For the sake of getting to know them a little, these four centuries can be compared to four Beatles albums.
The 1100s are
Revolver. Full of potential and uneasy tensions, with a creativity that was not yet self-conscious. This was an era of groundbreaking innovation: the first universities in Bologna and Paris; the first crusades; the first Gothic abbeys and cathedrals in Saint-Denis and Sens; and also the first Arthurian romances (a genre that, some have claimed, invented the modern idea of love). The writing from this period was looser, more experimental, and although often cynical it was also unpredictable and fun. From this point in time, anything seemed possible.
The 1200s are
Sgt Pepper’s Lonely Hearts Club Band.
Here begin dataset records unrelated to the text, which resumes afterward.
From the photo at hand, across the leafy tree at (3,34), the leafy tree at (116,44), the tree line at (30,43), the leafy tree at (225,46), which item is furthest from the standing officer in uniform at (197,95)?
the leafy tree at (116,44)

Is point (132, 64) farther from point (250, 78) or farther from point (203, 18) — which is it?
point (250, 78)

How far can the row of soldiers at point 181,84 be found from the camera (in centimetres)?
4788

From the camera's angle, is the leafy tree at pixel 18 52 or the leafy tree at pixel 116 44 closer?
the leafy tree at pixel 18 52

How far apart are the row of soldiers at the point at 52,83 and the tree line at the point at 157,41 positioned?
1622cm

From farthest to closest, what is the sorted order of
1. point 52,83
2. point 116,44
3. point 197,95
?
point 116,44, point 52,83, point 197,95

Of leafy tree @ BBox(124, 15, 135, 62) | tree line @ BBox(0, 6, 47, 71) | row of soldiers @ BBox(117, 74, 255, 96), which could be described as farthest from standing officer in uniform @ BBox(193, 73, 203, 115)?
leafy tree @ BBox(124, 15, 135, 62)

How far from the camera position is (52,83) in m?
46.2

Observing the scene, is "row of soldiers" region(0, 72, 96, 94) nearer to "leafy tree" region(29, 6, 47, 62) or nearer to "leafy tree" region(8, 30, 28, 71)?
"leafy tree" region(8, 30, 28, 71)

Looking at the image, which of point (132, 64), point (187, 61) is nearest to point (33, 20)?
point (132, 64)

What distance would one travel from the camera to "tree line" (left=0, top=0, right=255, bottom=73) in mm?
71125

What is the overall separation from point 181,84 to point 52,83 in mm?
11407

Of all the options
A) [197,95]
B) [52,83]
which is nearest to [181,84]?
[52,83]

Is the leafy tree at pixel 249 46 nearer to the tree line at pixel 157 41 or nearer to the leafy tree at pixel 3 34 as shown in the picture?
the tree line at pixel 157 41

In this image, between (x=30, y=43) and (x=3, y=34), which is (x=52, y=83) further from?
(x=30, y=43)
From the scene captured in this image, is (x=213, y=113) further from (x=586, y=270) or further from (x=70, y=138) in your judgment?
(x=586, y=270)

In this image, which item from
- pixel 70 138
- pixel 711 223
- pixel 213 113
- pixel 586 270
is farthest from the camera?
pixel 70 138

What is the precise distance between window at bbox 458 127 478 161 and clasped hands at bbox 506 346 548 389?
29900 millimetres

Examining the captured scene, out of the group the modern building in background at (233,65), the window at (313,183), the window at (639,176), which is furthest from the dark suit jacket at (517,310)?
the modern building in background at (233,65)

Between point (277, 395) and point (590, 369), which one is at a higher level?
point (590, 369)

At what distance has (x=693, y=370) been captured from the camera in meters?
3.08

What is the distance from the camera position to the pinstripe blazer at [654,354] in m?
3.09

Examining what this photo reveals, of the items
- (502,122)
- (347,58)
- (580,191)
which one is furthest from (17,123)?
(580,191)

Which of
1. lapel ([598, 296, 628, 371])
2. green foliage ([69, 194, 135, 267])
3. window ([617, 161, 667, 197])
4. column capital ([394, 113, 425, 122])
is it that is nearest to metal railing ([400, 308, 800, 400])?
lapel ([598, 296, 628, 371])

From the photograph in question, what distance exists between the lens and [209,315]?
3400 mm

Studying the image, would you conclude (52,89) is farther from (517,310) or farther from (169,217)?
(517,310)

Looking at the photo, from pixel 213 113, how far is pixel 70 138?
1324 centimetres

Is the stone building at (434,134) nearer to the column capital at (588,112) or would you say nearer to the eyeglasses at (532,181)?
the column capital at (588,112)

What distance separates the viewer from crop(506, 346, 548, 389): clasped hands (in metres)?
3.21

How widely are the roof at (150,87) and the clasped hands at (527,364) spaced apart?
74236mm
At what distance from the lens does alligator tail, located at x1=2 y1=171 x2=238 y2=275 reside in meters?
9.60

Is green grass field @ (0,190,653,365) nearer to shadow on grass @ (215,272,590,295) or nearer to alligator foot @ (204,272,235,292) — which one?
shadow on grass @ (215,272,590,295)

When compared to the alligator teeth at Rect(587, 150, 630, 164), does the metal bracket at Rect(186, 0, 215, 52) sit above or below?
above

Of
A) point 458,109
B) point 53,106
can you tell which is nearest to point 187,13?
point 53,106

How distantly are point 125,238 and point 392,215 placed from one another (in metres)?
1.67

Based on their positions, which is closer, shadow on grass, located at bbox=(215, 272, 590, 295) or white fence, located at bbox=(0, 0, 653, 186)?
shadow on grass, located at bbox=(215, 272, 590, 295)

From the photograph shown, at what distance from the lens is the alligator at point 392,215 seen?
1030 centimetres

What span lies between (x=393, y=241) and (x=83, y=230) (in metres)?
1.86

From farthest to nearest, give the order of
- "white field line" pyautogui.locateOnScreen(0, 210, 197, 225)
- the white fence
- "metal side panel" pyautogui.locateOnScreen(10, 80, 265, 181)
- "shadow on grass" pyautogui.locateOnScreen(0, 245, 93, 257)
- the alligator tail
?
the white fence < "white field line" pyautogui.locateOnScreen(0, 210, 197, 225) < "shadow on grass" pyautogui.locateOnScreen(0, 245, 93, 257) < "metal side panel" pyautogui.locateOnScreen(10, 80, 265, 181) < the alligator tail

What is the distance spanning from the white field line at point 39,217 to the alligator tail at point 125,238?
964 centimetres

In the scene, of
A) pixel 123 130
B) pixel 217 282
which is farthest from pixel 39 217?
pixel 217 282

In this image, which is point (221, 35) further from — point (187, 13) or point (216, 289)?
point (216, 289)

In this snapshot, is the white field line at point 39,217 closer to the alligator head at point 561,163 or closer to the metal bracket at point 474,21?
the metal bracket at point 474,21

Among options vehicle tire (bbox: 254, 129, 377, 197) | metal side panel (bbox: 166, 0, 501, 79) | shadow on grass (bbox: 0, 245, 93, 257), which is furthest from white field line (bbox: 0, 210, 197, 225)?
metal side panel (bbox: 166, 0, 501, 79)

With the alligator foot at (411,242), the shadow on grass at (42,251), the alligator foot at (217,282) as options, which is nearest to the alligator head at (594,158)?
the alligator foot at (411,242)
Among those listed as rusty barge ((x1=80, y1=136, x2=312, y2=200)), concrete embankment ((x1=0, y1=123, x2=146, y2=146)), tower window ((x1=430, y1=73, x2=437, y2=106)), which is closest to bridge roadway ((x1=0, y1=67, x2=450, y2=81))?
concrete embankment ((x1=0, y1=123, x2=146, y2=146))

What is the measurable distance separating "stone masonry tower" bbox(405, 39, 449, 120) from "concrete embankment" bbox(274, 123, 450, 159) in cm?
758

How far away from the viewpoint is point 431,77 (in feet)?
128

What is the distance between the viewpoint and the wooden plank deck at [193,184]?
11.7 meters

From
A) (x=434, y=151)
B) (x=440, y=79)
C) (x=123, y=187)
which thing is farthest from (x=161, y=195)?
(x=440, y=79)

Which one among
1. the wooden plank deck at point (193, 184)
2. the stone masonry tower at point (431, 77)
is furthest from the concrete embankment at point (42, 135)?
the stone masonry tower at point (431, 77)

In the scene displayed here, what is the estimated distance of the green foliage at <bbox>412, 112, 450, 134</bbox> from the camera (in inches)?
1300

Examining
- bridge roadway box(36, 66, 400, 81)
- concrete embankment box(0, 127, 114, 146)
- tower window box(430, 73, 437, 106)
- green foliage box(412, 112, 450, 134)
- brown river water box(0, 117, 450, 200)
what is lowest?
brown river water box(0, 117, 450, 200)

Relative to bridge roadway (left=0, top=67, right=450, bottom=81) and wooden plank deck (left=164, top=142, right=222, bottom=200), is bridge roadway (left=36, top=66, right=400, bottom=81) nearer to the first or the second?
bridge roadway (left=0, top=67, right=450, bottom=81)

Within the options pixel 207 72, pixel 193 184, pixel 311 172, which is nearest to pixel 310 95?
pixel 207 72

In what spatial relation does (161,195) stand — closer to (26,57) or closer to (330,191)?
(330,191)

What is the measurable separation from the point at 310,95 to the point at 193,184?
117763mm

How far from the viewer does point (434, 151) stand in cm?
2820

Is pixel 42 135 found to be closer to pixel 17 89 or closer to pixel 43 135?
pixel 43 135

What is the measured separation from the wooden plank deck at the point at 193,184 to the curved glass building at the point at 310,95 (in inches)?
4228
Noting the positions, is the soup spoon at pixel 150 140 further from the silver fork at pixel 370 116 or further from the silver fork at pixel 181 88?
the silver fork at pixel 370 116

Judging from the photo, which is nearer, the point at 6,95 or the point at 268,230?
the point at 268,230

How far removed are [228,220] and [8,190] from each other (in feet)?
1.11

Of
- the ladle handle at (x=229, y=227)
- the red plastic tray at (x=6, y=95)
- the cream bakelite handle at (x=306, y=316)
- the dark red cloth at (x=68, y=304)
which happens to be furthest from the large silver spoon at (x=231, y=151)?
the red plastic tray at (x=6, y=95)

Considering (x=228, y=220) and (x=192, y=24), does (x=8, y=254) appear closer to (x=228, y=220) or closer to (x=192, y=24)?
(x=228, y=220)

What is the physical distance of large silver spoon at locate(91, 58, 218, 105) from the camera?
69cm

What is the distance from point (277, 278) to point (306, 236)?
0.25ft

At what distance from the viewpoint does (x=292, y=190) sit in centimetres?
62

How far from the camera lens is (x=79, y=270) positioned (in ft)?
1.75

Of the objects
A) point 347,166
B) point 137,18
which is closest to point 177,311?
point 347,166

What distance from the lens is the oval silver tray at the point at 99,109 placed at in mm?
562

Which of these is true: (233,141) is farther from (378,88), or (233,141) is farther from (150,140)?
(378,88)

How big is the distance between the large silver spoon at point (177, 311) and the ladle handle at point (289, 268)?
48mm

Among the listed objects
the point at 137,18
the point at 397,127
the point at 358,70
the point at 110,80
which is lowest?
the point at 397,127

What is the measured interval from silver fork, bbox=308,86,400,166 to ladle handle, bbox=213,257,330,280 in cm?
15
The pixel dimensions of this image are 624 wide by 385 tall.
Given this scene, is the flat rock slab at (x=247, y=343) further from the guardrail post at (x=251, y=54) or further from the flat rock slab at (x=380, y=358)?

More developed and sophisticated than what came before, with everything now in technicolour. The universities were in full flow, producing some of the biggest hits in the whole medieval canon. Eastern ideas exploded across the continent, with translations of the Quran and works of Arabic science, philosophy and medicine filling European libraries. The artwork was now more solid, more three-dimensional, and more emotionally expressive. But somehow everything was also becoming a parody of itself, with writers straining to hold all that creativity together without letting conflict and self-indulgence take over.
The 1300s are
The Beatles (or the ‘White Album’). Sprawling and fragmented, with a surprising amount of violence and death tying things together (from the Peasants’ Revolt to the Great Plague). The major powers were now drifting apart, no longer uniting for joint crusades. And although some of the best writing of the Middle Ages survives from this period, including the
Divine Comedy and the
Canterbury Tales, these works somehow feel more isolated. Instead of being in the universal language of Latin, they were written in Tuscan and Middle English. And so, even though literature could now reach wider national audiences, the era of continent-wide literary hits was coming to an end.
And the 1400s are
Abbey Road. All the powerful entities of Europe were now drifting apart, while a major conflict (the Hundred Years’ War) roared between the two protagonists of England and France. There were constant scraps about finances, and by the end of the century (with the start of transatlantic colonisation) the centre of economic gravity had shifted to America. But still, this was a time of great artists (like Jan van Eyck and Rogier van der Weyden) at the peak of their powers and producing technically perfect art.